Capturing the Essence

This is one of those rare occurrences where I actually like a piece I’ve made. I focused on simplifying and abstracting a lot of elements here because I often get into the habit of adding too much realism and detail. There’s nothing wrong with realism and detail, but a piece that should take a couple of hours can end up taking a whole day to complete and be none the better for it. The focus should be on capturing the essence of an object and allowing the viewer to complete the illustration with their own details, rather than making the piece so realistic that there is no room for interpretation. If you look at the backgrounds of popular animated shows like The Flintstones, Samurai Jack, and Scooby Doo, you don’t see a renaissance painting, you see abstract and simplified shapes.

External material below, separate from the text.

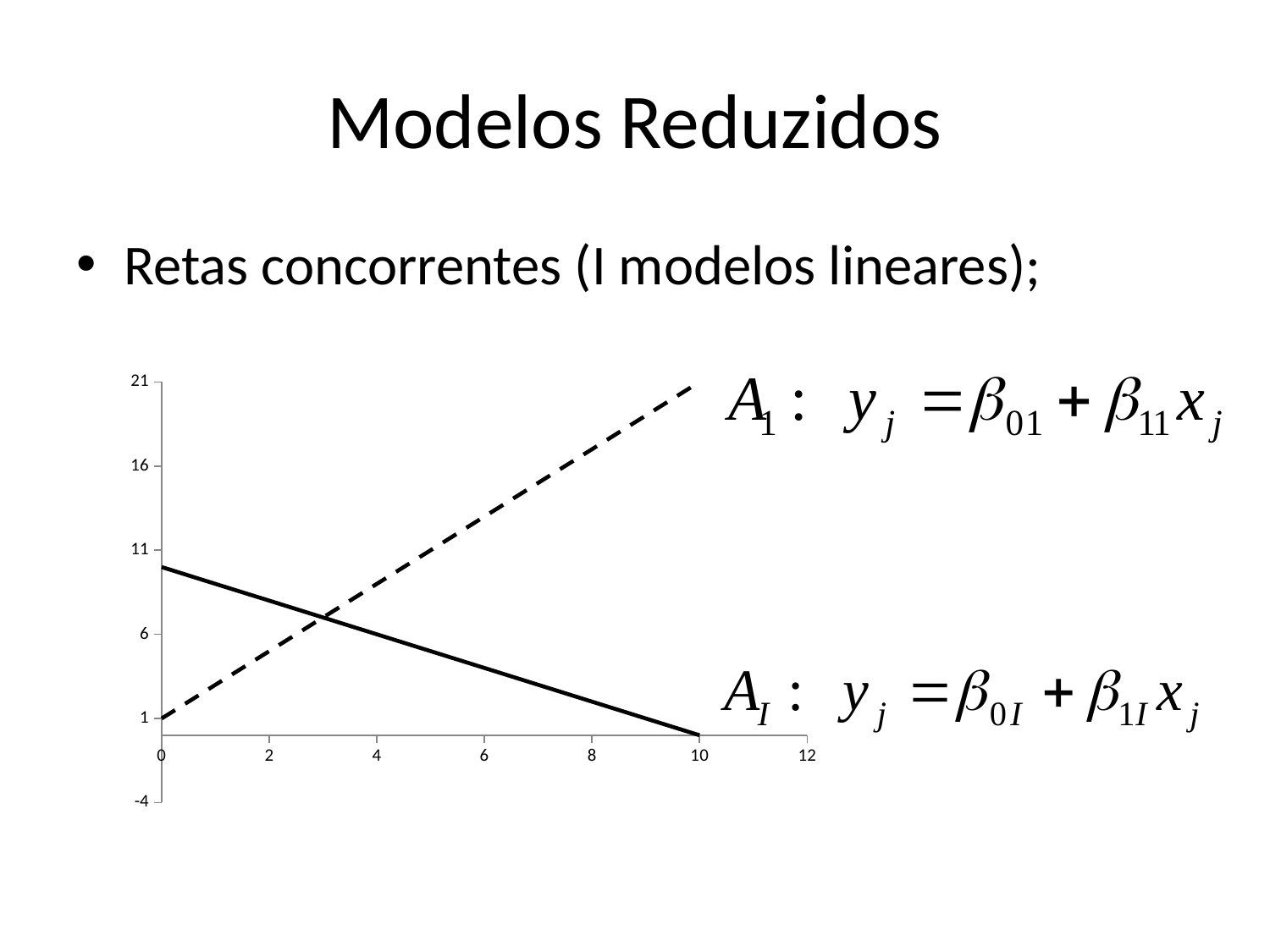
At x = 0, which line has the higher value, the dashed line or the solid line? the solid line Is the value of the dashed line at x = 10 greater or less than 16? greater At x = 8, which line has the higher value, the dashed line or the solid line? the dashed line How many lines are plotted on the chart? 2 Is the value of the solid line at x = 8 greater or less than 6? less What kind of chart is shown on the slide? line chart Is the value of the dashed line at x = 0 greater or less than 6? less Does the dashed line rise or fall as x increases? rises What is the highest value shown on the x axis? 12 Does the solid line rise or fall as x increases? falls What is the highest value shown on the y axis? 21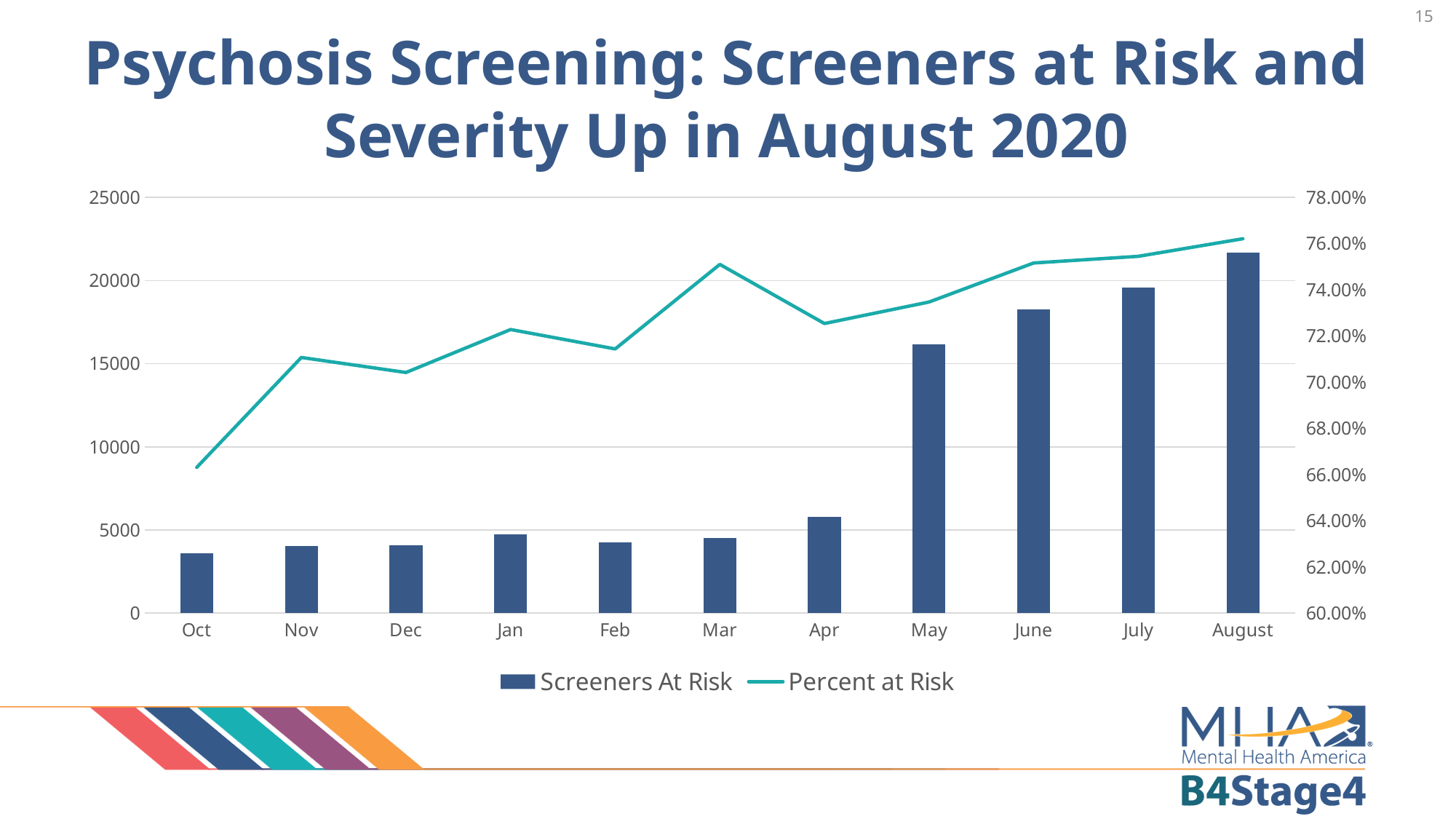
Is the Screeners At Risk value for August greater or less than 20000? greater Is the Percent at Risk for Oct greater or less than 68.00%? less Do the Screeners At Risk values rise or fall from May to August? rise What kind of chart is shown on the slide? A combined bar and line chart How many months are shown on the x axis? 11 Which month has more Screeners At Risk, Apr or May? May What are the two series named in the legend? Screeners At Risk and Percent at Risk Which month has the lowest Percent at Risk? Oct Which month has the highest number of Screeners At Risk? August Is the Screeners At Risk value for Apr greater or less than 10000? less Which month has the lowest number of Screeners At Risk? Oct How many series does the legend list? 2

Anyway, above is based on a place in Norway called Hamnoy. Enjoy!

Making things hard for myself

The above illustration is actually only the top half of a larger image. As far as composition goes I think this is an improvement on the original (see below). The reason for this is the reduced colour palette and the shape of the canvas. A limited colour palette tends to bring a piece together more harmoniously; there’s fewer colours to clash against each other and the use of values is more noticeable, thus you can be more subtle with their use.

As for the canvas shape/size, the key difference from the original is that the focal point for the viewer is much more clear – your eye is drawn to the window cleaner; he is in that right third (a compositional mainstay), and he stands out very clearly.

The image below is the original. While it’s not an awful picture, I do think there is a bit too much going on. It’s also not clear where the eye should be led, and I think it’s fair to say that the window cleaner stands out a lot less in this version despite the colours remaining the same. Suffice to say it would’ve taken probably less than half the time to complete this had I just painted the top half – you live and learn. I could be totally wrong of course, so feel free to let me know what you think in the comments. As always, enjoy!